A marvellous privilege for loved ones

FOLLOWING a large advert for a local law firm explaining about probate, I feel I must offer an explanation of just how easy it is to do it oneself.

For most of us, myself included, our first thought is to automatically visit a solicitor after a death.

A few years ago I had three family deaths in under three years.

Hell on earth.

On my first visit to a solicitor she began to explain what a Grant of Probate entails.

I was amazed to realise there was nothing a first-class idiot (me) could not do.

My first probate dealt with a small business.

My second, with stocks and shares.

My third and last was extremely straightforward.

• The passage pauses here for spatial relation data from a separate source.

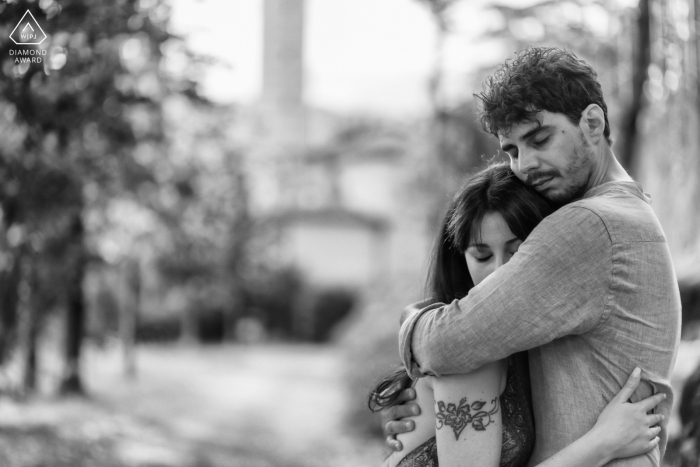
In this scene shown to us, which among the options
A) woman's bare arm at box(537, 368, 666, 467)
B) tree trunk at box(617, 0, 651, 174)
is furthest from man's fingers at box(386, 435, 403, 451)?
tree trunk at box(617, 0, 651, 174)

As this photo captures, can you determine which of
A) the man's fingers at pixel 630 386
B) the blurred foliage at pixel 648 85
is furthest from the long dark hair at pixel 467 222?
the blurred foliage at pixel 648 85

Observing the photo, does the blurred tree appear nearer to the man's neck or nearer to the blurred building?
the man's neck

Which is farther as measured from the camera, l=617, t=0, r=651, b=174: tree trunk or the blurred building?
the blurred building

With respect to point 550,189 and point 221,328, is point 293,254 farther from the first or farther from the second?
point 550,189

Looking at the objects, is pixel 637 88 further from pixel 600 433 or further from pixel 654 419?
pixel 600 433

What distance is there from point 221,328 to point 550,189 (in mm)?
26027

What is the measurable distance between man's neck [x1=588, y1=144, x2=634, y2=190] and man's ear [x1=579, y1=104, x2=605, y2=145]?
0.20 feet

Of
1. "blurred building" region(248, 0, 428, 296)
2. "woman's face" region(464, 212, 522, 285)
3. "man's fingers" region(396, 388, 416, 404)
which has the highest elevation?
"blurred building" region(248, 0, 428, 296)

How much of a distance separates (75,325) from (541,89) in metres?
Result: 10.5

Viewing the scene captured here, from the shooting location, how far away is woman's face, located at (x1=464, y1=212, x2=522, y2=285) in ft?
7.17

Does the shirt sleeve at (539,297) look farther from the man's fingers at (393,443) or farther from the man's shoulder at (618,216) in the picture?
the man's fingers at (393,443)

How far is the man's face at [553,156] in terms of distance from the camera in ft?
6.84

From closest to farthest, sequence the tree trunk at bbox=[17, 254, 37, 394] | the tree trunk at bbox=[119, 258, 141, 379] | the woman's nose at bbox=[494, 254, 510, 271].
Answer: the woman's nose at bbox=[494, 254, 510, 271], the tree trunk at bbox=[17, 254, 37, 394], the tree trunk at bbox=[119, 258, 141, 379]

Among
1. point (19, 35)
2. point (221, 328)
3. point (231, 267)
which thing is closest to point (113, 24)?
point (19, 35)
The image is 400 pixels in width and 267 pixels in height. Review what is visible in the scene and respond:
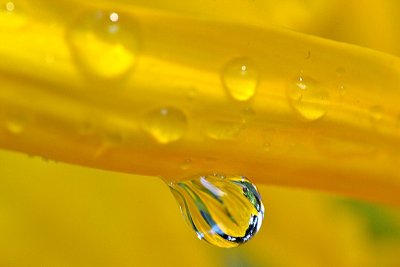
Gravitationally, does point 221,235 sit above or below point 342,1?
below

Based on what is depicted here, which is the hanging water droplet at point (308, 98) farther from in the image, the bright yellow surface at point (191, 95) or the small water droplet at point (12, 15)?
the small water droplet at point (12, 15)

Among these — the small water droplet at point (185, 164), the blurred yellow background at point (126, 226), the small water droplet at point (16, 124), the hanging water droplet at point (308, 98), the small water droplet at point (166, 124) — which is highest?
the blurred yellow background at point (126, 226)

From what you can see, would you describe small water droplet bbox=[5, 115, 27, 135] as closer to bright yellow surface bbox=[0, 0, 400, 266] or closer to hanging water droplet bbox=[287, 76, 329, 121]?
bright yellow surface bbox=[0, 0, 400, 266]

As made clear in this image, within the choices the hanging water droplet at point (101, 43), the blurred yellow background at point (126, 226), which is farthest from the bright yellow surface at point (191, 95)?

I rang the probate offices who explained everything, and paid them a visit with a million questions, a big writing pad and a pen.

Write it all down and ask questions. If you don’t understand, say so.

After getting all paperwork together, writing off to banks, building societies, insurance companies, premium bonds etc for various cancellations of accounts and policies, getting a house valuation, sending off certified copies of the death certificates, they sent me the info I needed for the probate form.

Any problems I just rang and asked for help. They were all very kind – even the VAT people and income tax.

Since then I have helped countless people or set them on the right track.

At this point I must say self-help will not apply when there is acrimony in the family, or when there are complicated business interests.

Matters do have to be reasonably straightforward, one size does not fit all.

And now a rather wonderful bonus. While on my first probate I suddenly realised I had the privilege of doing something for the family member who had died.

This really buoyed me up and helped carry me through a horrible time, plus my mind was occupied and I had a certain focus.

The forms have hardly altered in almost 20 years – you can do it.